Once the pain persists, guarding behavior is common where the shoulder joint is shielded and movements are reduced. In most cases, there might be a psychological aspect if the injury continues to disrupt with the ability of the individual to engage in regular fitness activities. The systematic process of healing begins with preserving or increasing the range of motion of the shoulder and then followed by improving the aerobic fitness and eventually establishing strength and power.
Rotator cuff injuries can be caused by an accident or due to chronic overuse. Once the body tries to heal the damaged rotator cuff, the initial stage of healing is inflammation that can last for a day up to a week.
The first aid for this musculoskeletal injury is the RICE method (rest, ice, compression and elevation). If you want to learn more this essential first aid measure, click here. The objective of the treatment is to manage the inflammation so that the swelling will not limit the mobility of the joint. The application of ice can minimize the swelling and pain as well as promote healing.
Once the pain subsides and the range of motion of the joint is restored, it is time to start to strengthen the shoulder joint. Depending on the harshness of the rotator cuff injury, the process can take up to 12 months. The initial strengthening can include gentle strength training with the help of small dumbbells. Just remember that these activities are intended to restore the stability and balance of shoulder joint.

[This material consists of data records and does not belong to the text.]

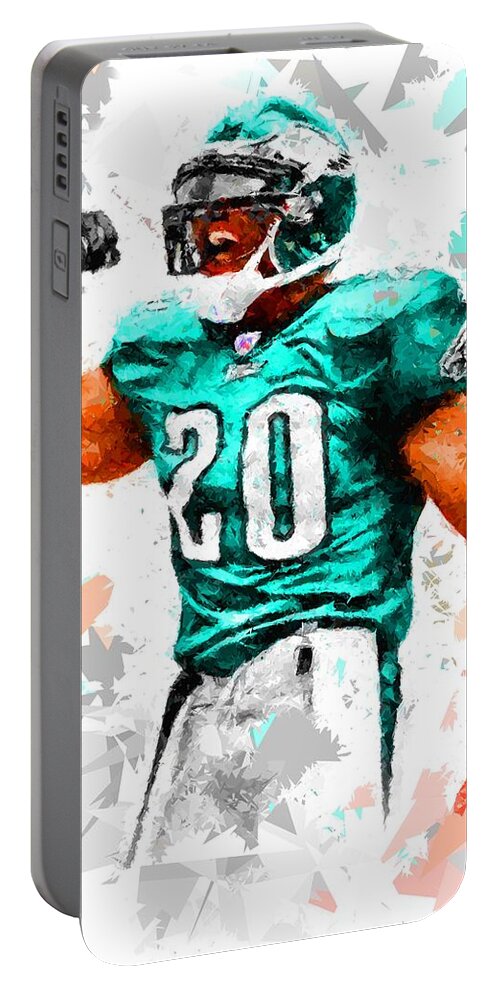 Football Portable Battery Charger featuring the painting Football 115 by Movie Poster Prints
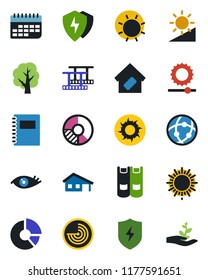 Color and black flat icon set - sun vector, radar, book, circle chart, tree, eye, term, film frame, protect, network, brightness, copybook, house with garage, smart home, palm sproute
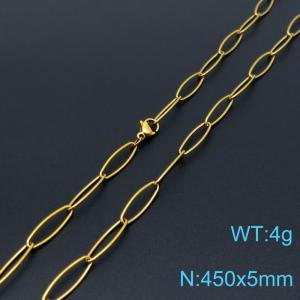 SS Gold-Plating Necklace - KN197687-Z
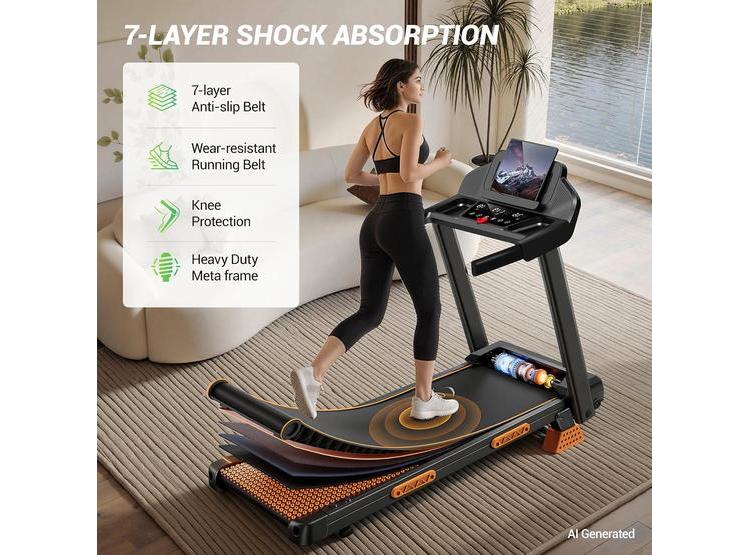 CINTA DE CORRER CURSOR FITNESS, INCLINACIÓN 16%, MOTOR SILENCIOSO 3.0 HP, CAPACIDAD 400 LBS, PLEGABLE PARA CASA - 3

As the body heals itself, the swelling can continue and scar tissue will develop. After a few weeks, it is vital to boost the circulation and flow of blood to the affected area. Stretching the shoulder joint in various angles will release the tissue and allows increased flow of blood.
Remember that the stretching must not cause any pain but can be carried out to the point of slight discomfort. Engaging in regular cardiovascular activities with limited involvement of the shoulder can also help improve the overall circulation and promote healing.
When restoring the strength and power to the shoulder, it is vital to establish a strong core. The stability of the shoulder depends on the core strength of the individual, thus it is best to include abdominal and spine stabilization exercises.
When to consult a doctor
After the initial injury, take note that there is numbness, tingling or loss of sensation in the shoulder, hand or arm that would require assessment by a doctor. A doctor should be consulted if the pain persists within a few days. During the rehabilitation period, a doctor must be consulted if the healing progress stopped or re-injury occurs.